Data for this exercise:
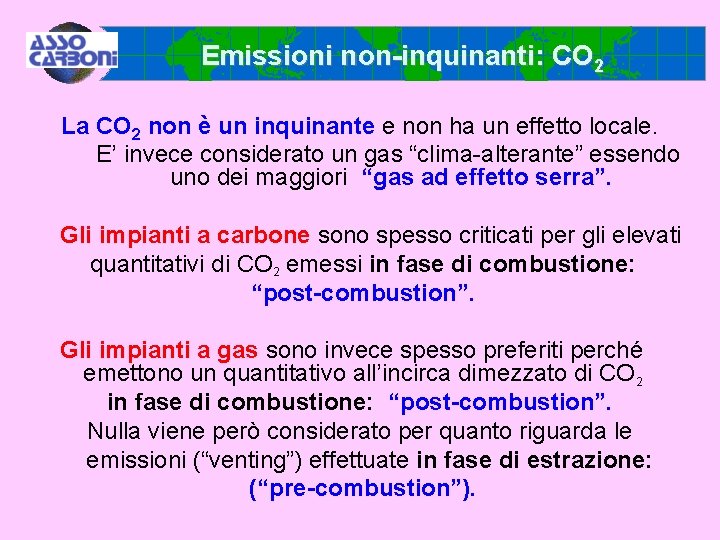 ASSO CARBONI

Emissioni non-inquinanti: $CO_2$

La $CO_2$ non è un inquinante e non ha un effetto locale. E' invece considerato un gas "clima-alterante" essendo uno dei maggiori "gas ad effetto serra".

Gli impianti a carbone sono spesso criticati per gli elevati quantitativi di $CO_2$ emessi in fase di combustione: "post-combustion".

Gli impianti a gas sono invece spesso preferiti perché emettono un quantitativo all'incirca dimezzato di $CO_2$ in fase di combustione: "post-combustion". Nulla viene però considerato per quanto riguarda le emissioni ("venting") effettuate in fase di estrazione: ("pre-combustion").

Brief: Return each line from the material above exactly, but not the pictures.

Answer box:
 ASSO CARBONI

Emissioni non-inquinanti: $CO_2$

La $CO_2$ non è un inquinante e non ha un effetto locale. E' invece considerato un gas "clima-alterante" essendo uno dei maggiori "gas ad effetto serra".

Gli impianti a carbone sono spesso criticati per gli elevati quantitativi di $CO_2$ emessi in fase di combustione: "post-combustion".

Gli impianti a gas sono invece spesso preferiti perché emettono un quantitativo all'incirca dimezzato di $CO_2$ in fase di combustione: "post-combustion". Nulla viene però considerato per quanto riguarda le emissioni ("venting") effettuate in fase di estrazione: ("pre-combustion").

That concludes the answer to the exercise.